8.4. Strengthening Nordic fuel supply cooperation

8.4.1  Affordability and demand-side resilience under geopolitical shock

The 2026 Iran war began with US and Israeli strikes on 28 February and was followed by the Iranian closure of the Strait of Hormuz in early March. It exposed a vulnerability that the Nordic region is not yet structured to manage cooperatively. The IEA’s 11 March collective action, with 400 million barrels released, was the largest coordinated release from strategic oil reserves in the agency’s history. The joint action demonstrated both the value of the existing framework and its limits: stockholding obligations are met nationally, but without special provisions for remote and self-governed Island Energy Systems with structurally elevated baseline costs. There is no Nordic mechanism to coordinate demand-restraint or to channel collective protection to those regions.

Short-term (0–3 years)

Recommendation 23: Nordic Emergency Demand Management Protocol. Develop a harmonised Nordic emergency demand restraint and fuel rationing protocol covering electricity, oil, and gas, aligned with IEA collective action procedures. The protocol defines four parameters: activation thresholds for each carrier; the sequence and scale of demand restraint measures; explicit provisions for protecting remote and self-governed regions; and a Nordic coordination mechanism that operates within IEA collective action processes rather than parallel to them.
Recommendation 24: Nordic Private Sector Fuel Security Guidelines. Issue Nordic guidelines for private sector energy security planning in energy-intensive and logistics-critical sectors. The guidelines should cover three key areas: minimum on-site fuel storage requirements for sectors where supply continuity is operationally critical; price-shock absorption mechanisms (hedging requirements, emergency contracts) for exposed sectors; and sector-specific contingency protocols for aviation, maritime freight, the fishing industry, and cold-chain logistics. The guidelines would be voluntary but promote a regionally cohesive approach in responding to supply shocks.
Recommendation 25: Nordic Jet Fuel Cooperation Mechanism.
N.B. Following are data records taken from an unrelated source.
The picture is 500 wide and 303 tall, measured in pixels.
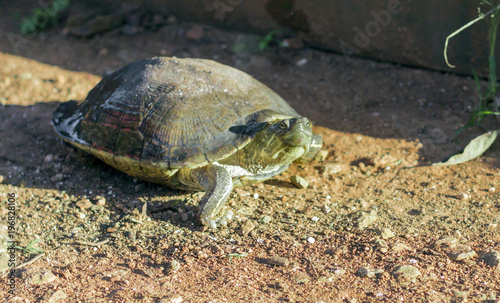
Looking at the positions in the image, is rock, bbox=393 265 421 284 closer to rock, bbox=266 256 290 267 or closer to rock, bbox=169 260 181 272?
rock, bbox=266 256 290 267

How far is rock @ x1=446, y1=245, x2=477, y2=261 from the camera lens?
324 centimetres

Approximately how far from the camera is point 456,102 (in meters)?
5.40

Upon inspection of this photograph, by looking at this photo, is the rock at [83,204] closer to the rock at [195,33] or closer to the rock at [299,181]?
the rock at [299,181]

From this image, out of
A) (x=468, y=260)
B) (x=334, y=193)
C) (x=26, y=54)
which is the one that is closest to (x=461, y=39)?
(x=334, y=193)

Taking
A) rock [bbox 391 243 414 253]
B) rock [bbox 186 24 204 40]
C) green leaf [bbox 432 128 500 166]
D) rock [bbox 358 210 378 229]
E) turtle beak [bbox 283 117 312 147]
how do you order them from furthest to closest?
rock [bbox 186 24 204 40] < green leaf [bbox 432 128 500 166] < turtle beak [bbox 283 117 312 147] < rock [bbox 358 210 378 229] < rock [bbox 391 243 414 253]

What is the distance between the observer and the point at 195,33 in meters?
7.11

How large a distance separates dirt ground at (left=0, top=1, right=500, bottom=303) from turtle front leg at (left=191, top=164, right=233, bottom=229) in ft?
0.39

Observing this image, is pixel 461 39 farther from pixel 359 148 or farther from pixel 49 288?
pixel 49 288

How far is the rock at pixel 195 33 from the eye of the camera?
7084 mm

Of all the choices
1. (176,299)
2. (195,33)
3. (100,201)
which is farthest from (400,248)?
(195,33)

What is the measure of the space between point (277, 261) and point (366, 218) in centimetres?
90

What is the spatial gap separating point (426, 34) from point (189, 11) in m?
3.57

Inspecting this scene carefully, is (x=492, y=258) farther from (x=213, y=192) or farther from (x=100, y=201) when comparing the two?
(x=100, y=201)

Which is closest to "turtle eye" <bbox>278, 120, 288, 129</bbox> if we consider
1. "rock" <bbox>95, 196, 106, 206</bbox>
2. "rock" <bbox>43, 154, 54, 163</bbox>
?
"rock" <bbox>95, 196, 106, 206</bbox>
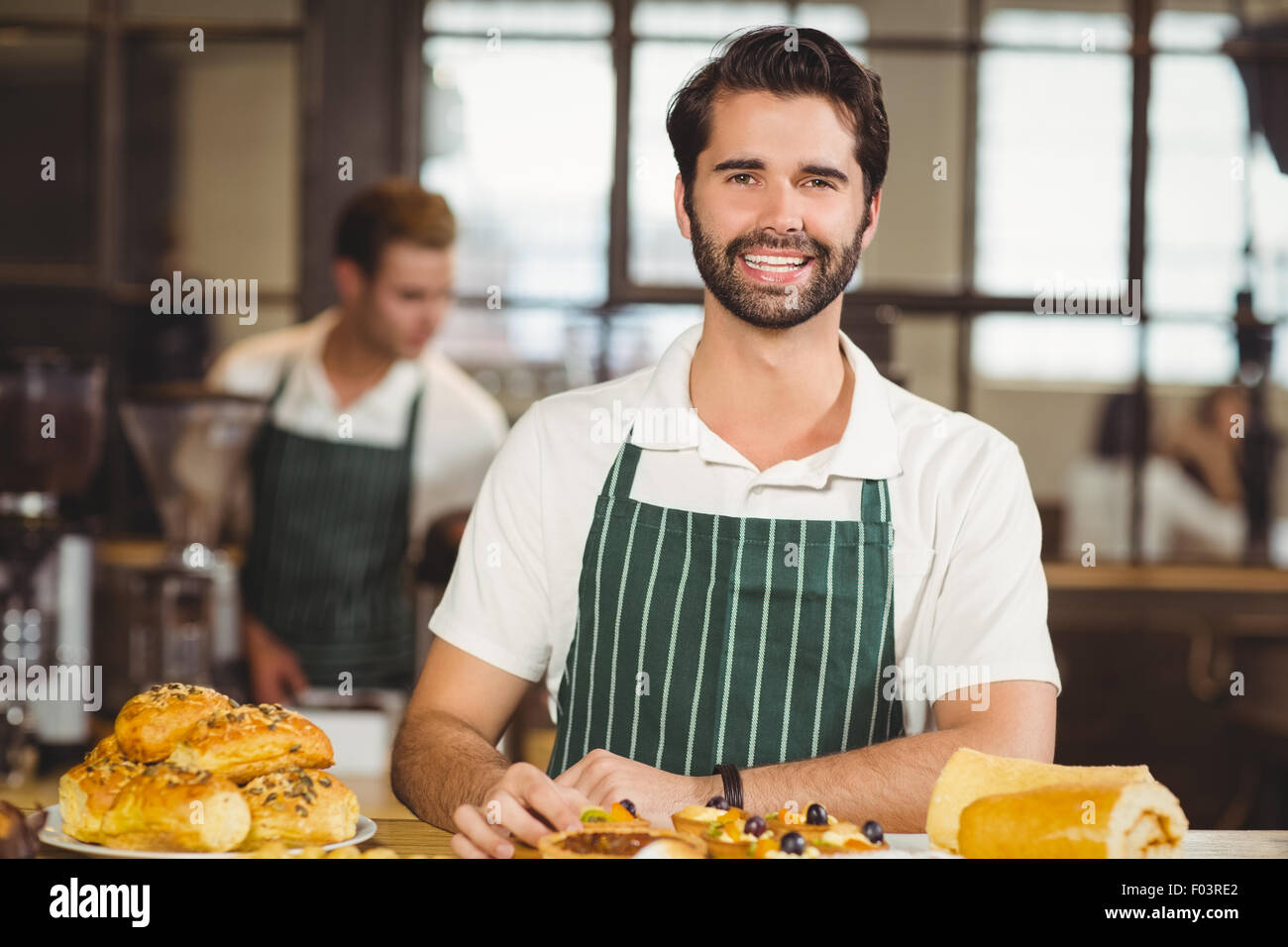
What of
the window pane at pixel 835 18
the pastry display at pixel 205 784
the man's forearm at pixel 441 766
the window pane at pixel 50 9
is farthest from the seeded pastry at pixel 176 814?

Establish a Nordic-level coordination mechanism for jet fuel security that addresses the carrier's distinct exposure profile and the institutional gap that no current framework fills. The mechanism should comprise four components. First, a standing Nordic coordination forum bringing together national emergency supply agencies, civil aviation authorities and major airline and airport operators, meeting at minimum twice annually and on demand during supply shocks. Second, a joint assessment of the case for sector-specific jet fuel reserve arrangements over and above general oil stockholding, including options for distributed storage at major Nordic airports and bilateral or multilateral surge-supply arrangements between Nordic refiners and the most exposed Nordic markets.